Contrapaso - Tome 2: Pour adultes avec réserves
Aqui há alguns anos, não muitos, na Comic Con, esteve presente Teresa Valero, muito simpática, mas creio que sem qualquer livro publicado em português, ao contrário do que se passava com o seu companheiro Juan Díaz Canalès (Blacksad, Corto Maltese, Como viaja a Água – e brevemente Weekly, mas isso é outra conversa). Havia pessoas portadoras de edições em castelhano, sendo que já na altura tinha sido publicada em França a primeira parte de Contrapaso. Não sei se este título é meramente relacionado com a dança, como referência à movimentação oposta dos personagens centrais ou se, numa versão Divina Comédia, é uma referência à punição divina para os pecados. Qualquer das duas versões seria adequada!
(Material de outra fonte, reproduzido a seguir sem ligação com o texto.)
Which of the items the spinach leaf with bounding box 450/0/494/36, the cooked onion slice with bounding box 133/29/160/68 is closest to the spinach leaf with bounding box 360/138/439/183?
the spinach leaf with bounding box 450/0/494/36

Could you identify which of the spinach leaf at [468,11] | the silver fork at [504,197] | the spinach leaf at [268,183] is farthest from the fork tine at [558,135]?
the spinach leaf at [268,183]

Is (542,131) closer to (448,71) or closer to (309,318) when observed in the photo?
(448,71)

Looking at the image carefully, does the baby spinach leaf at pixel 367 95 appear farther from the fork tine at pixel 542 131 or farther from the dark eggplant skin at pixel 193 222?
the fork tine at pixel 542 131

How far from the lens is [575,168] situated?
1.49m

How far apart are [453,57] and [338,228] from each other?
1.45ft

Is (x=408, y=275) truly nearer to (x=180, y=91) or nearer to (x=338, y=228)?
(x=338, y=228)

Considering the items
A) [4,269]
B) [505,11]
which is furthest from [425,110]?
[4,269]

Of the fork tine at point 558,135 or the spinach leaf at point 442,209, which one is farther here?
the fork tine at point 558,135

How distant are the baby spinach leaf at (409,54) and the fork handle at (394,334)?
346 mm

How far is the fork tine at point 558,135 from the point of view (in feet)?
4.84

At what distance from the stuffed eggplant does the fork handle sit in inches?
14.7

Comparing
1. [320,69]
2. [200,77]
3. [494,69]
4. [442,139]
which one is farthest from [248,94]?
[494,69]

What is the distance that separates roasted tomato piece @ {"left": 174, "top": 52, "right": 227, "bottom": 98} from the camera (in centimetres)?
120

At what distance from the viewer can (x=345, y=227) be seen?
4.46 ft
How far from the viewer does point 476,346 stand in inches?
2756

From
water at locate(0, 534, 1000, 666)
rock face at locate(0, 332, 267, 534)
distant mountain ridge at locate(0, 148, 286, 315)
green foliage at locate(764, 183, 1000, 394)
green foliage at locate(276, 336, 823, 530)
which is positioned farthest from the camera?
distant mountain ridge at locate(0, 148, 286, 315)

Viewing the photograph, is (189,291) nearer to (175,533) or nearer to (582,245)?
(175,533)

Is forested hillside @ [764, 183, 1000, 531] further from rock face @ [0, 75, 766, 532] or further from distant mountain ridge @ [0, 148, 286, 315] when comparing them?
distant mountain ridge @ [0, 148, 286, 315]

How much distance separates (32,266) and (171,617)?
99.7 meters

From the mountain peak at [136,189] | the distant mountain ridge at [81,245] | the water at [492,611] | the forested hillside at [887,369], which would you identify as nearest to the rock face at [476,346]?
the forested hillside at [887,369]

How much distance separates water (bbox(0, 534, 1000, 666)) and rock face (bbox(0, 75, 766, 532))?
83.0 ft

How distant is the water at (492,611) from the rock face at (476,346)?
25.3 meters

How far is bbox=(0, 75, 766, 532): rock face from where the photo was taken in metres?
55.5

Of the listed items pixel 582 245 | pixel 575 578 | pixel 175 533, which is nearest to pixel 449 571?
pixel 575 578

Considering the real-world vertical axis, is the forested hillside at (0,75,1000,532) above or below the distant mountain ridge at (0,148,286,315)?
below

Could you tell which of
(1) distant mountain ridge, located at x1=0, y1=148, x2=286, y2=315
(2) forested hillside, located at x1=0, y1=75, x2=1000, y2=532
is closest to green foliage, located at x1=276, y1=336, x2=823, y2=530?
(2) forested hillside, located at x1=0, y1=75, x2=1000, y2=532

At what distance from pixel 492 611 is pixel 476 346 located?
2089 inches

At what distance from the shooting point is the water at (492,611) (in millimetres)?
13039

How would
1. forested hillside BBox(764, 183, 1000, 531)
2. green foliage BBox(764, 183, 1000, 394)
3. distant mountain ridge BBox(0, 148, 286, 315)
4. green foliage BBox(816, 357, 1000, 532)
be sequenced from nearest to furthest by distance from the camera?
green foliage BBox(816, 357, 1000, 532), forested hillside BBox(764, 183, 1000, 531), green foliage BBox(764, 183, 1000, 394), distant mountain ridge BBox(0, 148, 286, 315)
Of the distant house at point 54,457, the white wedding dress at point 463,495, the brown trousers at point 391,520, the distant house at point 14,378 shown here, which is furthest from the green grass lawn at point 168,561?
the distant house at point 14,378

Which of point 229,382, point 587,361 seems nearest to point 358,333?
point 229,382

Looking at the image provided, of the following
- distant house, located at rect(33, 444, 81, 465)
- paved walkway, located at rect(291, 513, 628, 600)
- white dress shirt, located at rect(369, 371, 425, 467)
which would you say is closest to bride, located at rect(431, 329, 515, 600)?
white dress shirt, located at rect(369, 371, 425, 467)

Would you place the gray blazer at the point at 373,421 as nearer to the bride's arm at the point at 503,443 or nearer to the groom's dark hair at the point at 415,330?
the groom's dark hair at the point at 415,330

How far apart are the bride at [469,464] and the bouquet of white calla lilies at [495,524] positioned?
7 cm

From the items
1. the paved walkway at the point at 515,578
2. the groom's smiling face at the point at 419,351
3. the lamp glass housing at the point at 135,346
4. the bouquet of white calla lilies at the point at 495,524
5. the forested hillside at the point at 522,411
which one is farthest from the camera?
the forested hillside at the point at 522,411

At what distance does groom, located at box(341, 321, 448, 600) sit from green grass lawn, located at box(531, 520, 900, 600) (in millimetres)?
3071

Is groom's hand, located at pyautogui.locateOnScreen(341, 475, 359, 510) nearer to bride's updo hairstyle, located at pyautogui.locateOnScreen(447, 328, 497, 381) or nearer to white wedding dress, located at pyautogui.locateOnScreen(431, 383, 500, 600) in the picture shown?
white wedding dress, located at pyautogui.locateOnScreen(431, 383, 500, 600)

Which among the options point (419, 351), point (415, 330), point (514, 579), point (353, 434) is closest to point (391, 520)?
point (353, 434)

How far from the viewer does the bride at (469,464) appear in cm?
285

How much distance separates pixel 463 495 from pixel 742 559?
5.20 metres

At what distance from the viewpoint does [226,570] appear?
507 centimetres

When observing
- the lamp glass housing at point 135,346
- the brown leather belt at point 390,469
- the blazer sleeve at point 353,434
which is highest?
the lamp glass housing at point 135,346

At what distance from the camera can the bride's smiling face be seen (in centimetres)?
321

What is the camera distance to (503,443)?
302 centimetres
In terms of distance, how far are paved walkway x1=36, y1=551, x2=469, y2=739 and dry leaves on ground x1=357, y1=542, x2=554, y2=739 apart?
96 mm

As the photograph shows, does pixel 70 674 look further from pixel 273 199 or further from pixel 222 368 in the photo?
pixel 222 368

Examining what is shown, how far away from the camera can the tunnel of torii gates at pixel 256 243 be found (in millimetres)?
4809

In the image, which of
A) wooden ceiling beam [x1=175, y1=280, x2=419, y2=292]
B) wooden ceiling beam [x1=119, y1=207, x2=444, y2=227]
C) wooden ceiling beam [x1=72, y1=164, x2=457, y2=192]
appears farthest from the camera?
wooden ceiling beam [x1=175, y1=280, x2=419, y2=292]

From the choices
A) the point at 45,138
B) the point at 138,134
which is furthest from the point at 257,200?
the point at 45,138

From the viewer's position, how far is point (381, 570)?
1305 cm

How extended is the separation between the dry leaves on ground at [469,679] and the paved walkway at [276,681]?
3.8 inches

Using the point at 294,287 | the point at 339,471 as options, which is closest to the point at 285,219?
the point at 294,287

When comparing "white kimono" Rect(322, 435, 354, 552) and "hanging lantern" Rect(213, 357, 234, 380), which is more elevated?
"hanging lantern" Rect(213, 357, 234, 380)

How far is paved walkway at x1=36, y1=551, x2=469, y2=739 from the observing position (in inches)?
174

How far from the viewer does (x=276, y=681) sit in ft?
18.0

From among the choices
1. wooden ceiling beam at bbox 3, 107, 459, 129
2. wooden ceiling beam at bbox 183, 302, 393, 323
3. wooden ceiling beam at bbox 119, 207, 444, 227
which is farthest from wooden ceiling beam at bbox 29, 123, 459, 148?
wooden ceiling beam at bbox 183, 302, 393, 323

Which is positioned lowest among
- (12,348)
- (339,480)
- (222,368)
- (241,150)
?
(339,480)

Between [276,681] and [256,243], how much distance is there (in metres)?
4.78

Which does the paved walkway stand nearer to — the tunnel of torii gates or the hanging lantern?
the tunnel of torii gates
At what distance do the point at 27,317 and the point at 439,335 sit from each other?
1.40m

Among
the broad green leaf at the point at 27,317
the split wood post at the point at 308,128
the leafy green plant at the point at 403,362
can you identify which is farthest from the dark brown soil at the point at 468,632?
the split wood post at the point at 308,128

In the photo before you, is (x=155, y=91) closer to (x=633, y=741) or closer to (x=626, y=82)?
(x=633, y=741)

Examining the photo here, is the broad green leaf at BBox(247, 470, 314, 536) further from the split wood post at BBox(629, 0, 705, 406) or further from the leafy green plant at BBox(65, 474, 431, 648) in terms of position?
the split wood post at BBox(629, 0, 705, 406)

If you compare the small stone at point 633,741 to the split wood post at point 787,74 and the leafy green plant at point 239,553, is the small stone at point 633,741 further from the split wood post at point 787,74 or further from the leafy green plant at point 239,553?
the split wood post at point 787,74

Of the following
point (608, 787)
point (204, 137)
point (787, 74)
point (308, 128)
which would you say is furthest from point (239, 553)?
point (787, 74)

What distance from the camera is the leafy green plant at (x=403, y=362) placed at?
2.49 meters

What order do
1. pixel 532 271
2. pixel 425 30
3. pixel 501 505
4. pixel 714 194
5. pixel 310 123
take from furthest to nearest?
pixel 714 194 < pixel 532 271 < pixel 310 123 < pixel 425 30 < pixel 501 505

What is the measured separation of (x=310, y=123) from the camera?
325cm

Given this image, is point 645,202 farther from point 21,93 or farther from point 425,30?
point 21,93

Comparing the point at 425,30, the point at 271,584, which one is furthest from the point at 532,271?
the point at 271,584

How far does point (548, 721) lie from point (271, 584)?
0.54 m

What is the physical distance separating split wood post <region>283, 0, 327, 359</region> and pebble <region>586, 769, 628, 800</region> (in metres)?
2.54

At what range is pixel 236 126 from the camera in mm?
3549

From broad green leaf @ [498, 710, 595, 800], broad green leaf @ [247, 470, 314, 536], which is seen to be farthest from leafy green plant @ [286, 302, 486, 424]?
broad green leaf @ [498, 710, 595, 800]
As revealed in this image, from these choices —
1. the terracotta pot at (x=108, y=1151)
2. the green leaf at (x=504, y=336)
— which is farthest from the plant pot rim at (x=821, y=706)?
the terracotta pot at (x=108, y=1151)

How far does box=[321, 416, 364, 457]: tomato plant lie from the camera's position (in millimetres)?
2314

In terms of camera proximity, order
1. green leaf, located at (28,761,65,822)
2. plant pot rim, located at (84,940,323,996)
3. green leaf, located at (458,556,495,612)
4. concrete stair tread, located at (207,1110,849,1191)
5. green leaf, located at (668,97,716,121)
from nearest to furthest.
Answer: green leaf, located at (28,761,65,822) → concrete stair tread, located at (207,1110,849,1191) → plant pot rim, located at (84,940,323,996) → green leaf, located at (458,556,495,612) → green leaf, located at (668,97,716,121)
Publicado em 2021 pela Dupuis, o primeiro tomo de Contrapaso acompanha um inquérito perigoso durante a ditadura de Franco, e um forte combate entre o entendimento sobre a liberdade de expressão e o papel do jornalismo, entre León Lenoir, jovem repórter e Émilio Sanz, veterano jornalista. Um excelente, mas duro álbum, retrato de uma época, ilustração dos abusos de uma classe dirigente, chamada de atenção para as consequências de restrições à liberdade de imprensa. Os desenhos, num estilo realista, são excelentes, a reconstrução da época é cuidada, e a narrativa é muito bem construída, os diálogos inteligentes. Uma história para adultos, e mesmo assim durinha.
Para adultos, com reservas, é o título do tomo 2, acabado de publicar, quase 4 anos depois do primeiro, novamente editado pela Dupuis e com cerca de 175 páginas, um pouco mais que o primeiro.
Gostei bastante da leitura, prendeu-me a atenção. Os desenhos são excelentes, perspetivas cinematográficas para um novo “inquérito” relacionado com o cinema. A narrativa continua escorreita, os diálogos acutilantes, a caracterização das personagens Sanz, experiente, amargo, desiludido, muito inteligente e León, fogoso, explosivo, perturbador e idealista, é muito boa. Ambos corajosos à sua maneira, curiosamente.
O tema base continua a ser a censura, no período da ditadura franquista, desta vez no cinema. Um morto numa sala de cinema, que se vem a descobrir tratar-se da 17ª morte com os elementos caracterizadores da atividade de um assassino em série investigado há anos por Emílio Sanz, é o ponto de partida para perigos, investigação escondida, sensibilidades políticas, repressão e crítica social.
Anunciado como uma trilogia, Contrapaso conta agora com dois tomos de peso e de qualidade, retrato cuidado de uma época, cardápio de opções e consequências de lidar com uma teia podre de cumplicidades de suporte a um regime ditatorial. Uma boa leitura, uma excelente obra, de consumo recomendado, mas com a nota de que “vem sem açúcar”.